The Check Point Building is a new type of technology integrated building with a unique envelope made of pixels of glass that were designed using parametric modeling. This shell was developed specifically for the project, and it is an innovative system matching the values that the building represents. Its positioning frames an area to the west of the building which supports its conversion from a parking lot to a central square in the campus.
Donated by Check Point, an Israeli cybersecurity corporation, the new faculty building aspires to support academic excellence and training of future generation of computer scientists and programmers. The Check Point Building for the Faculty of Computer Sciences joins a list of new university campus additions, including the Kimmel Eshkolot
Architects’ designed Steinhardt Museum of Natural History.

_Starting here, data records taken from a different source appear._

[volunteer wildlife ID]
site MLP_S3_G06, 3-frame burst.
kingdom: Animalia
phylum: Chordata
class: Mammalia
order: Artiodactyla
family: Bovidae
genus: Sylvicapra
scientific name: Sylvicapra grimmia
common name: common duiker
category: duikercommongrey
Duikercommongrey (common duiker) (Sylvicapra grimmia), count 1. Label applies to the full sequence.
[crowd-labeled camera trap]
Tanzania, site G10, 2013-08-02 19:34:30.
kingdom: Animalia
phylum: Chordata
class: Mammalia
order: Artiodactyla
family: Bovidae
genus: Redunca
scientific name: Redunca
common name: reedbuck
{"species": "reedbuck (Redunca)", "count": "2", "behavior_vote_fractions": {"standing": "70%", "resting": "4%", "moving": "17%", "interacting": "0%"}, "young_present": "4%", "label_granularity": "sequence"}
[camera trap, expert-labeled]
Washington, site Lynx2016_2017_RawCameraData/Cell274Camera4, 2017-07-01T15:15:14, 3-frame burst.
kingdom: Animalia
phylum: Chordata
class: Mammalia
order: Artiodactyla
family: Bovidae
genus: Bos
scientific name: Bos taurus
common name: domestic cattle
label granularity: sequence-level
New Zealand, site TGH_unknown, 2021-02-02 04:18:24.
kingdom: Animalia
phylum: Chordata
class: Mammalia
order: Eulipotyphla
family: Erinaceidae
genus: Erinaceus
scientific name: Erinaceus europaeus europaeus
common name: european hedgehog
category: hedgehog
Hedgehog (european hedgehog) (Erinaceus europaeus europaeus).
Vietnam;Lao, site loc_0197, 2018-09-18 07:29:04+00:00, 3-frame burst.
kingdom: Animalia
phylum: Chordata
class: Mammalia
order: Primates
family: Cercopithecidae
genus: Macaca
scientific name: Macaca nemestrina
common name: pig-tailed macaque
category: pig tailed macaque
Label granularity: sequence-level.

The development of the unique technology implemented in the Check Point building had a critical influence on the design process by Kimmel Eshkolot Architects and on the final result. The unique architectural language of the building strives to transcend the heavy materiality of buildings to the immaterial virtuality of computers and cloud computing. It appears to be constantly changing, from material to reflection, blending with the sky and clouds.
“Technology often inspires architects and enables the realization of ideas which were not possible in the past. In the Check Point Building, as well as in our studio’s work on the National Memorial Hall on Mount Herzl, technology no longer merely serves the architecture, but has become an essential part of the architectural idea,” says Etan Kimmel of Kimmel Eshkolot Architects.
The building envelope is characterized by flowing and dynamic geometries, which create a connection between the wings: the Youth Wing and the common wing in the lower sections, which converge towards the upper floors, towards the Computer
Science areas. In the middle are the garden and the Youth Experiment Terrace.
The building envelope consists of five types of 40 x 40 cm glass panels that are anchored to the building. The five configurations offer various levels of transparency and reflectivity, designed with parametric modeling in accordance to the needs of the users — transparency in the windows and garden areas and sealing in other parts. The more transparent panels can open in a parallel plane to the facade – similar to the door of a bus – creating windows that visually maintain the overall volume even when open.
In order to blur the windows appearance in the overall mass at dark, a lighting system was designed to illuminate certain pixels and make the windows less visible. The building has a double-skin facade, with the glass pixels creating a ventilated buffer
zone. The spaces of the building ‘breathe’ the fresh air that the air-conditioning system sucks from this in-between area.
The different spaces and the circulation system create informal meeting areas as well as open work environments that are integrated into staff rooms and laboratories. The idea of flow and movement visible in the facade continues in the design of the interior: The classrooms have views towards the central atrium, the staircase lead visitors through a sequence of spaces and classrooms flow out and become coworking areas.